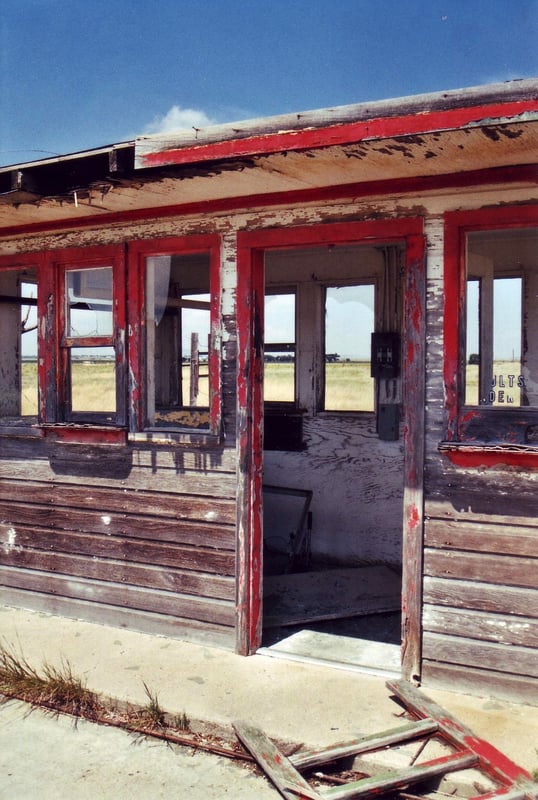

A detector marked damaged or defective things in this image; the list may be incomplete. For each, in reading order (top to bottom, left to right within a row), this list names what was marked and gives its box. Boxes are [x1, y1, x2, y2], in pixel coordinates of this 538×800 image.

damaged roof edge [134, 79, 536, 157]
broken window frame [0, 255, 40, 432]
broken window frame [126, 234, 221, 440]
broken window frame [442, 206, 536, 466]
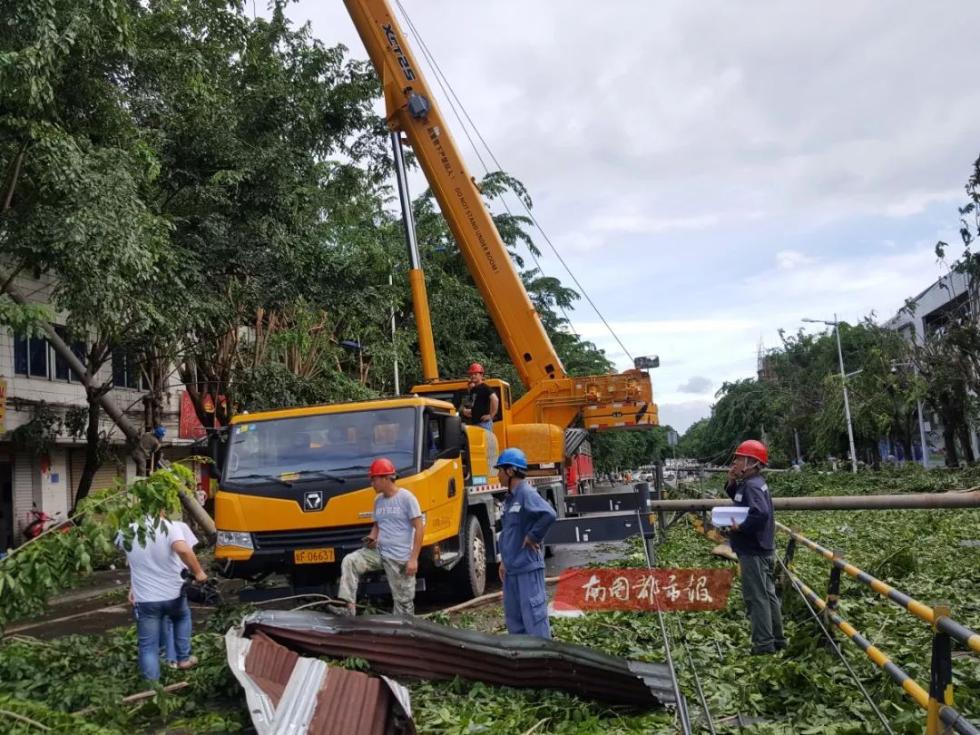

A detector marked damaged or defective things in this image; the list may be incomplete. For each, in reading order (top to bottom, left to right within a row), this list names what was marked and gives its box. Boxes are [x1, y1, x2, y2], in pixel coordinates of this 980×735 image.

damaged roofing sheet [228, 624, 416, 732]
damaged roofing sheet [241, 608, 676, 712]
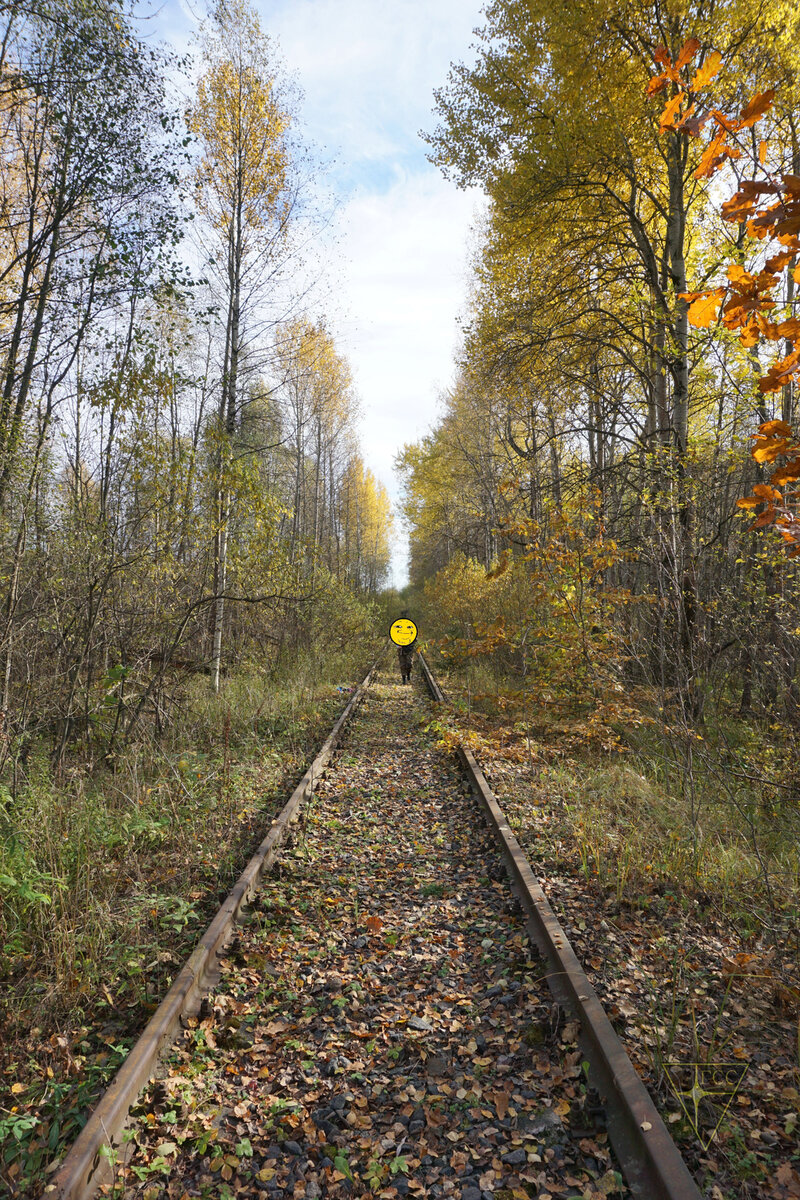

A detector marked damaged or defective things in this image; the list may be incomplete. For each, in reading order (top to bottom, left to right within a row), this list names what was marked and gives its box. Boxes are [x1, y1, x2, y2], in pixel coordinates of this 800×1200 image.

rusty rail [50, 662, 381, 1195]
rusty rail [417, 652, 705, 1200]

* INSTRUCTIONS FOR THE TASK:
The material above is to be repeated word for word, with no images kept.

* WRITTEN SOLUTION:
A detector marked damaged or defective things in this image; the list may be incomplete. For each, in reading order (top to bottom, left to right within a row), this list names what was marked and gives its box. Boxes are [x1, y1, x2, y2], in pixel coordinates of this 538×800 image.

damaged roof edge [134, 79, 536, 157]
broken window frame [0, 255, 40, 432]
broken window frame [126, 234, 221, 440]
broken window frame [442, 206, 536, 466]

A detector marked damaged or defective things in this image; the list may be incomplete. For each, in reading order (top to bottom, left to right within a row), this list names what was marked and gives its box. Boxes are [x1, y1, x2, y2], in pixel coordinates of this 980×735 image.

damaged roofing sheet [228, 624, 416, 732]
damaged roofing sheet [241, 608, 676, 712]

A detector marked damaged or defective things in this image; the list may be incomplete. For each, in reading order (top to bottom, left to right within a row), this list names what was marked and gives its box. Boxes are [x1, y1, x2, y2], in pixel coordinates of this 800×1200 image.

rusty rail [50, 662, 381, 1195]
rusty rail [417, 652, 705, 1200]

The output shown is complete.